Monday, 10 August 2015

The Appeal Of Made In Chelsea

As Made In Chelsea (now in its 9th season and having recently celebrated it’s 100th episode) continues to dominate UK television ratings every Monday evening, let’s take a look at just what it is about this show that manages to consistently draw in an audience. 

Twitter: Made in Chelsea
I’ll admit, it’s a guilty pleasure of mine although these days, as the scenes/storylines become increasingly staged, I watch it more out of habit and I am started to get a little bored of the show, finding it hard to stay fully engaged. I mean, there are only so many times "so-and-so-hooking-up-with-so-and-so’s-ex" can be an interesting plotline.

I was really into the storylines at one point though, but even then I was a late fan.

Prior to that, I remember my sister catching up with an episode and wondering how on earth she was so engrossed in such a slow-paced show with not much really happening; a show that was seemingly just full of awkward pauses and stilted dialogue to move the storyline along.

So, while I’ve managed to get into the show now, I understand why some might still be puzzled.

Much like I’m curious as to why Game of Thrones has such a captivated audience; I watched a few episodes and couldn’t get into it at all – at least to me, it just seemed like gratuitous sex and violence with not a single likeable character.

But anyway, Made In Chelsea is generally derided by television snobs, especially when they wonder how people manage to get so invested in a show which claims to be "reality" TV, when some of the scenes are clearly set-up.

While the authenticity of some of the show's scenes is indeed questionable, does that mean people can’t enjoy the show? Even if the situations are more fiction than reality, it can still be enjoyed just like any other television show.

The official stance from producers of Made in Chelsea is that the show is of the "scripted reality" genre - although the scenes are set-up (so the moments can be captured on camera), the issues and conflict that provide drama to the show are real. For example, if a couple on the show are shown to be having relationship issues, they are a genuine couple and this is a genuine argument or issue in their relationship.

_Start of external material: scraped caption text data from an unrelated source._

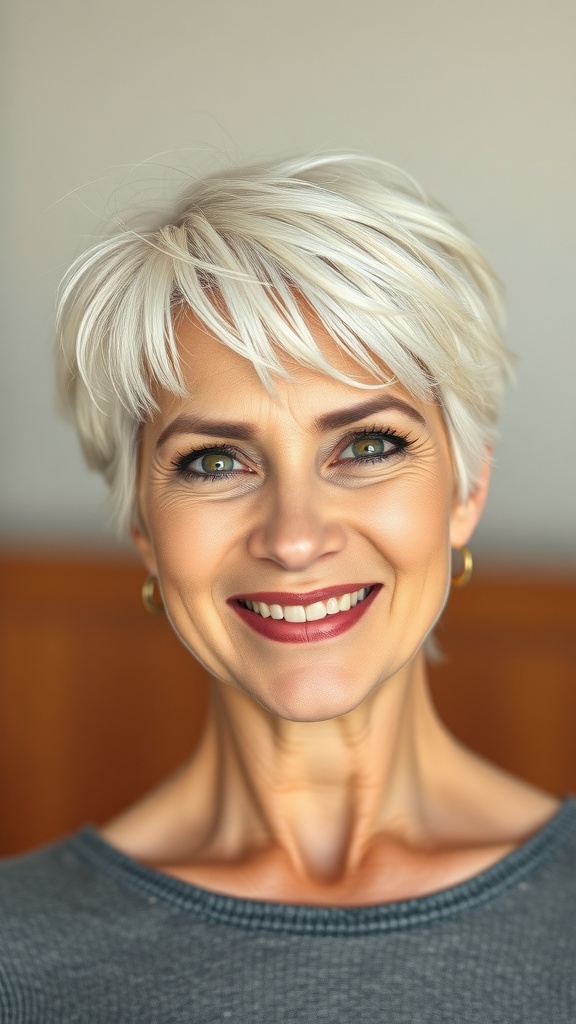 A woman with short white hair styled in chunky crown layers, smiling confidently.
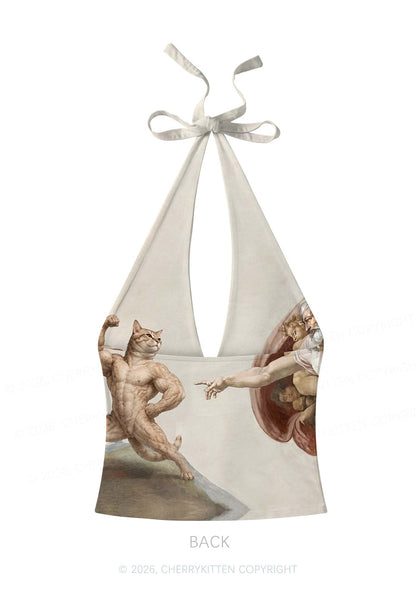 Gym Cat God Touch Y2K Print Halter Deep V Neck Cami Cherrykitten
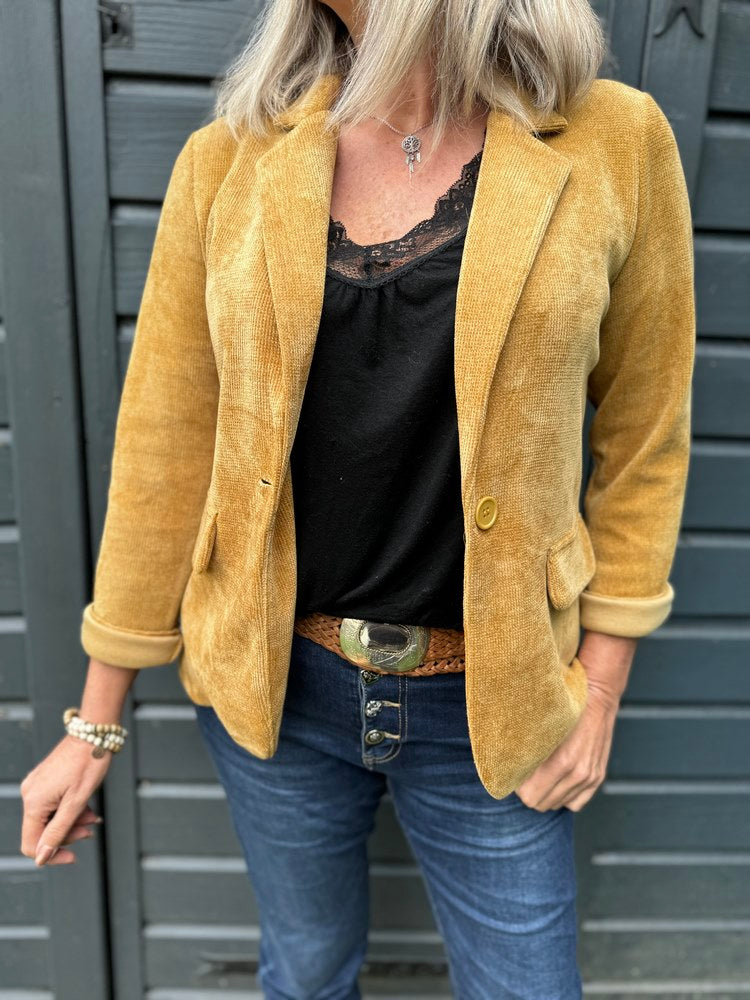 Veste tailleur en velours Sandra moutarde Boutique Route du Sud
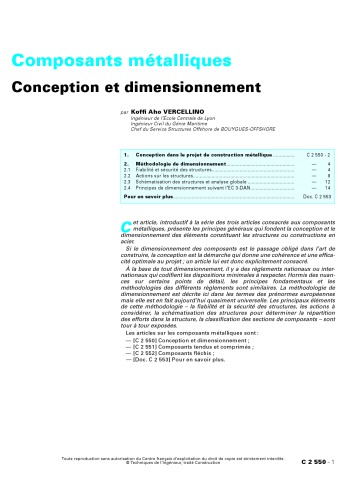 C 2550 Composants metalliques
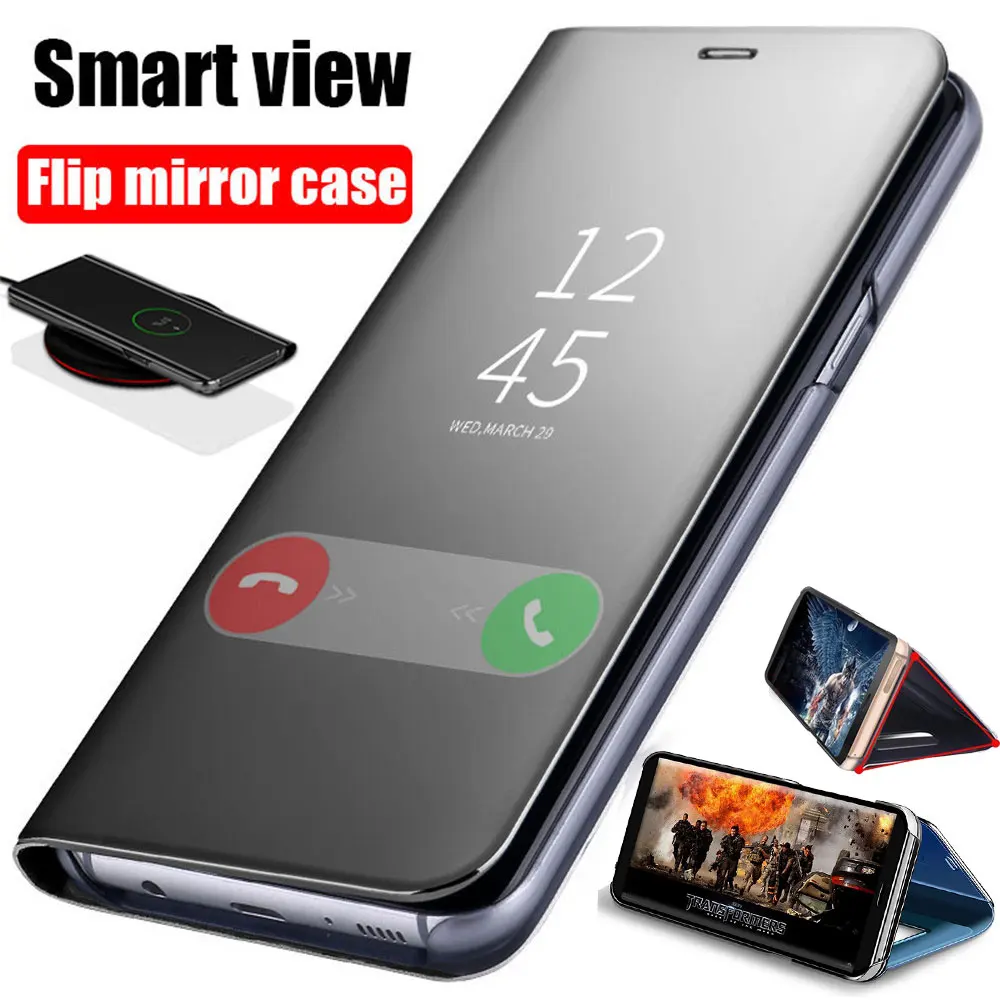 Умный зеркальный Чехол С Откидывающейся Крышкой для Samsung Galaxy S20 плюс UItra S10 Lite S9 S8 S7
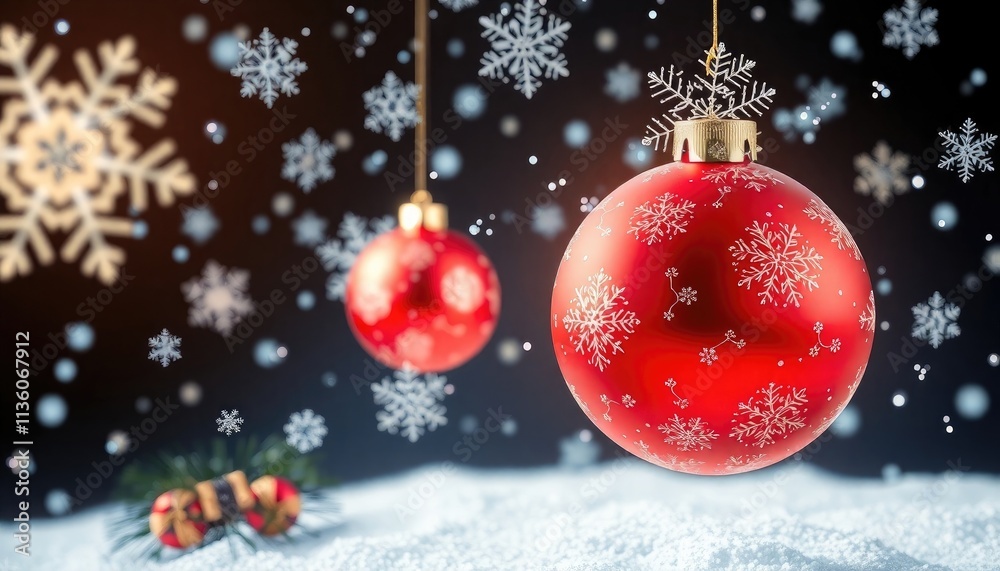 3d Digital Art of Floating Snowflakes and Christmas Ornaments Creating a Magical Scene. Free Christmas Background. Chrismas Wallpaper. Cool Wallpaper 4k 3d Digital Art of Floating Snowflakes and Christmas Ornaments Creating a Magical Scene. Free Christmas Background. Chrismas Wallpaper. Cool Wallpaper 4k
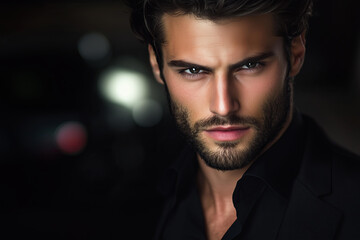 Obraz premium Intense close-up portrait of a handsome, strong-jawed man with dark, wavy hair, a well-groomed beard, and piercing eyes, wearing a sleek black suit with an open-collared shirt. 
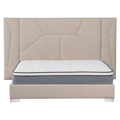 Posteľ s roštom a LED osvetlením, 160x200, béžová Velvet látka, ALTESA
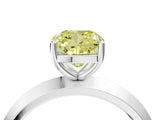 Silver Fancy Yellow Cushion  Cut Solitaire Engagement Ring with Flat Band and Four-Prong Setting 5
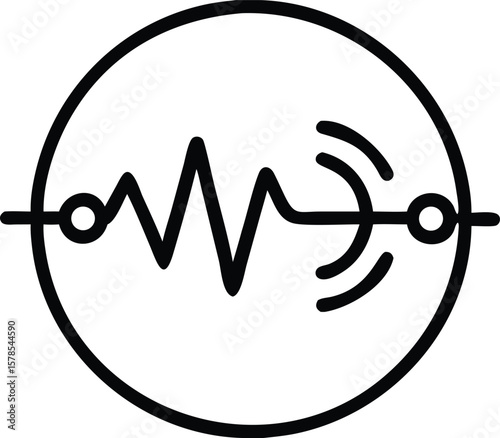 Vector art of a signal wave pulsating within a circular boundary, representing sound or frequency, isolated on white background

And I think that’s where the appeal lies in the show, due to the characters and situations that people can connect with or relate to. Sure, the scenes and situations are set-up, but the people and conversations are real and once you get invested in a character or personality, you’re interested in watching a particular relationship or situation develop.

It’s not just romantic situations which are explored either (although they do create most of the drama in the show); the ups-and-downs of friendships are a common theme although admittedly, these tend to be secondary issues focused on in the show.

However, whether it’s due the personalities in the show maturing or running out of people to "hook-up" with, some of the situations or new relationships aren’t all that believable, which is definitely affecting how interested people are in the show; the last season had to be the most boring, yet.

It’s also hard to believe some of the relationship developments portrayed on the show, when a lot of these personalities are active on social media…and their Twitter and Instagram pages show a very different story.

Take the whole "Spencer cheating on Lauren" storyline in the last season. The way Lauren was smirking throughout his whole apology scene made it seem like this issue had specifically been created to add drama to the show. It would also explain why she didn’t seem particularly cut-up about it, and why the incident hasn’t dented their relationship; both are still posting lovey-dovey snaps on social media, so it seems their relationship is stronger than ever.

Weak storylines aside, the show does have strength in other areas. For one, the music featured in the show is GOLD, especially some of the indie covers - there are some right musical gems I’ve discovered, thanks to the Made in Chelsea soundtrack.

Each episode in the show opens up with a stand-alone quote from one of the characters too, and there have been some classic one-liners courtesy of the MIC cast, such as:

"Mate, nothing screams guilty like a random present" – Spencer

Twitter: Daran Little
"I have to learn to forgive…otherwise I’m gonna end up with no friends" – Lucy

From a production standpoint, it’s hard to argue the show isn’t beautifully shot: full of soft-focus/high-key depth of field shots, it’s like Instagram for film. Tumblr would be proud.

Props to the colour grader too, who has also managed to conceal the more grimier parts of London, making certain parts look more like Monaco… which I guess emphasises the wealth of characters and well, Chelsea.

And principally, that’s probably what initially drew in an audience - seeing how the wealthier upper-class in this country live, so we can look on enviously whilst simultaneously taking the p*ss out of their posh accents.

While some of the characters - sorry, personalities - probably aren’t as well-off as the show likes to make them out to be, the majority of them have had some sort of privileged upbringing, with many having close connections to the Royals.

So that’s another selling point of the show – it’s always interesting to see how different sections of society live.

When it really comes down to it though, what keeps people coming back every week are the "storylines" - the situations the characters are finding themselves in and the emotional fallout.

There will always be an audience for relatable situations, especially as more and more television content is reality-based. A pretty backdrop of London, as well as stylish on-screen personalities, (much like Keeping Up With The Kardashians) probably helps too.